Zimbabwe: Side-Marketing a Major Threat to Cotton Production

THERE is a growing concern over the future of the cotton industry in Zimbabwe as some of the cotton merchants and farmers continue to violate contract agreements through side marketing of the crop.

The contract schemes contribute about 98 percent of cotton production in the country. They were introduced at a time when farmers were failing to access finance from the banks due to lack of collateral.

Under the contract schemes, all contractors are required to have signed agreements with individual growers, which are then registered with the Agricultural Marketing Authority.

The contract specifies the area supported by the contractor and the volume expected. In terms of the law, no other buyer is permitted to buy cotton from a grower contracted by another merchant.

The contracting company must issue wool-packs (hessian packaging) marked with its name to the contracted farmer and no company or contractor is permitted to purchase cotton in a competitor's wool-pack.
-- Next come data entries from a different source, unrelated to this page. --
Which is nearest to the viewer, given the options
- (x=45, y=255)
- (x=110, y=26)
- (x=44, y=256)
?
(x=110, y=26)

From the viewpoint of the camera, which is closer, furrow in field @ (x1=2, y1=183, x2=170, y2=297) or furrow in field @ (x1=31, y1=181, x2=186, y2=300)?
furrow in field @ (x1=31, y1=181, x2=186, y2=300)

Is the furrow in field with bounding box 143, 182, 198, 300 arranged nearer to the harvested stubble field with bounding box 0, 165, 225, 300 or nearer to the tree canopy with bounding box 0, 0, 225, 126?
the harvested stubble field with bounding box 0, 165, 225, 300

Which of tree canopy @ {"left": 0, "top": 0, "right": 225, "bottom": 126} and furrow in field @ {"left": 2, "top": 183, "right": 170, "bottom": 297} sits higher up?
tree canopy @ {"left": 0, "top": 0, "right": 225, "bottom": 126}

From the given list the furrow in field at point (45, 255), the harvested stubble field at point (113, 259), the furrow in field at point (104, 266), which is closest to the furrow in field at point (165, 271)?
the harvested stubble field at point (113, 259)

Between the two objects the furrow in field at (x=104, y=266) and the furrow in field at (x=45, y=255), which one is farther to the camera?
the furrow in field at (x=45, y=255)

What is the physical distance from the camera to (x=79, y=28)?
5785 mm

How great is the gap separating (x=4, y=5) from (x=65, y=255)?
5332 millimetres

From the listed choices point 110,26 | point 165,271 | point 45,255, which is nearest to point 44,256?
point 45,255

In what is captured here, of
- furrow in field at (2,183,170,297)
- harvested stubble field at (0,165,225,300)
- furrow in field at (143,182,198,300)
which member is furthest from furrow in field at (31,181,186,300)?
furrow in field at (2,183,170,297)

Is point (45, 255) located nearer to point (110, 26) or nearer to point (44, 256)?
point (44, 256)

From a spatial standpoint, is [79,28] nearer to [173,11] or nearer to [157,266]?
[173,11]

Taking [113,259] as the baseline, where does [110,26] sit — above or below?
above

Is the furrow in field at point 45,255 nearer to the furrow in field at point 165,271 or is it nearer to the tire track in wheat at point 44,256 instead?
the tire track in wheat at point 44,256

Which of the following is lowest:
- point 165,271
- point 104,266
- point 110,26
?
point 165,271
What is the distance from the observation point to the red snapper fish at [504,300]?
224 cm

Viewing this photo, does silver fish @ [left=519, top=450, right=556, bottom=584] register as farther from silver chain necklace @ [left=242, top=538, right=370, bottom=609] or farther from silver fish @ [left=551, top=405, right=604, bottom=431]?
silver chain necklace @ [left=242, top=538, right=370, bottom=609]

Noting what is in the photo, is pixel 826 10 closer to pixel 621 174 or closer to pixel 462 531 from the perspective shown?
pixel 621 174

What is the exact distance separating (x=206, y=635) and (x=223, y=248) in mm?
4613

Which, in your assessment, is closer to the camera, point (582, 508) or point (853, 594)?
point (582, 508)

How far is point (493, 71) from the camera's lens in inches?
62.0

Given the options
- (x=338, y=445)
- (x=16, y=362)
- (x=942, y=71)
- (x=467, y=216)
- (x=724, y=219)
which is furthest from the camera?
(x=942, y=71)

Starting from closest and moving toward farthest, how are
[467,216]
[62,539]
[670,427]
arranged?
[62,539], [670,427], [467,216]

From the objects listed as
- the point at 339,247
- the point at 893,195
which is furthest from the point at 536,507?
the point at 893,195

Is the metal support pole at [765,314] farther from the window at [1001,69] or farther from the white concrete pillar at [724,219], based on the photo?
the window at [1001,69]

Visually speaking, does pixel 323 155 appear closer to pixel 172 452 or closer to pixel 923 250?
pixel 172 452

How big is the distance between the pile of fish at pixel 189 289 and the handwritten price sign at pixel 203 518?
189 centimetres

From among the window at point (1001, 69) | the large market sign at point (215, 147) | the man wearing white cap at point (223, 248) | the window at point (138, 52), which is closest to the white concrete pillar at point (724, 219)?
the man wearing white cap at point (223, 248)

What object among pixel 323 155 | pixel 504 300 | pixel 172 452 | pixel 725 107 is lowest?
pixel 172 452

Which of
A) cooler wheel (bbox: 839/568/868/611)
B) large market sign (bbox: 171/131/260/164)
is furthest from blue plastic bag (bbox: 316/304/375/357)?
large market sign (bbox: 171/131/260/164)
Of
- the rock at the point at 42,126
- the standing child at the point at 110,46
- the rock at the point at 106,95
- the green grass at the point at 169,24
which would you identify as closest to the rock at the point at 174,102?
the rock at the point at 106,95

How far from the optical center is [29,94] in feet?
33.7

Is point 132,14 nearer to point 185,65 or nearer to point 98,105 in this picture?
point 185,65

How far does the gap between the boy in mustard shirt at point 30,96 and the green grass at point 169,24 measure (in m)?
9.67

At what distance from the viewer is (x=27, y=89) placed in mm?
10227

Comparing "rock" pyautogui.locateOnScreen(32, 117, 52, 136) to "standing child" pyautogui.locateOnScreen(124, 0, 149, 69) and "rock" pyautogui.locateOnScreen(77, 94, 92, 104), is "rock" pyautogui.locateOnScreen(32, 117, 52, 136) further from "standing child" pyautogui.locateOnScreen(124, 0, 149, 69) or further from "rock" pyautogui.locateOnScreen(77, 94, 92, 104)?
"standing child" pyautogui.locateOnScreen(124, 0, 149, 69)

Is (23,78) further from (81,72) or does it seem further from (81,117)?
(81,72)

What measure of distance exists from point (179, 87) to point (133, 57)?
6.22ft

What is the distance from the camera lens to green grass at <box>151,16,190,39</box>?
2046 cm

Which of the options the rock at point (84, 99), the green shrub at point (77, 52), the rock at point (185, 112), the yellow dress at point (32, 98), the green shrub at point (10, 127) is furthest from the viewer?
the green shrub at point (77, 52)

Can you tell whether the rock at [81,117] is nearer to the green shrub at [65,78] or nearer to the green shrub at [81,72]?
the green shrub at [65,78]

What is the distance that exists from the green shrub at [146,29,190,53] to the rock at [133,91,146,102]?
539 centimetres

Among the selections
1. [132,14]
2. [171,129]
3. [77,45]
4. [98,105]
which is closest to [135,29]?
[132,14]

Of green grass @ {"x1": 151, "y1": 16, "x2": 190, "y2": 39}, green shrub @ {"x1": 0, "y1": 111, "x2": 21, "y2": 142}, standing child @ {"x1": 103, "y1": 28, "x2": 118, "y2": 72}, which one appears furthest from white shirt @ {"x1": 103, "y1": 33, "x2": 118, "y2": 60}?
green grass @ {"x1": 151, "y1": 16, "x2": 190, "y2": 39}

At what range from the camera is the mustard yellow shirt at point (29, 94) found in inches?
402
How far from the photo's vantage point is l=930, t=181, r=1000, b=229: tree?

While production levels have been rising over the past few years, side marketing is posing a major threat to the viability of the industry which sustains thousands of families across the country.

The challenges being faced are emanating from a situation where some merchants are deliberately paying higher prices to "entice" sellers, including growers holding the crop contracted by other ginners.

Official records are showing that production support from the merchants buying side-marketed crop is low.

As such, the merchants can afford to pay higher prices as the initial investment would be very low.

The cotton marketing season began a month ago after farmers and ginners agreed on a minimum price of US35c per kg. Such developments, analysts say, could be a disaster to the country's cotton production as ginners may be forced to reduce financial support for farmers in the next season.

"It is a disaster because genuine contractors are losing their crop to other merchants," said one industry player.

"These merchants can afford to pay higher prices than merchants who would have provided substantial resources towards production. This creates an uneven playing ground."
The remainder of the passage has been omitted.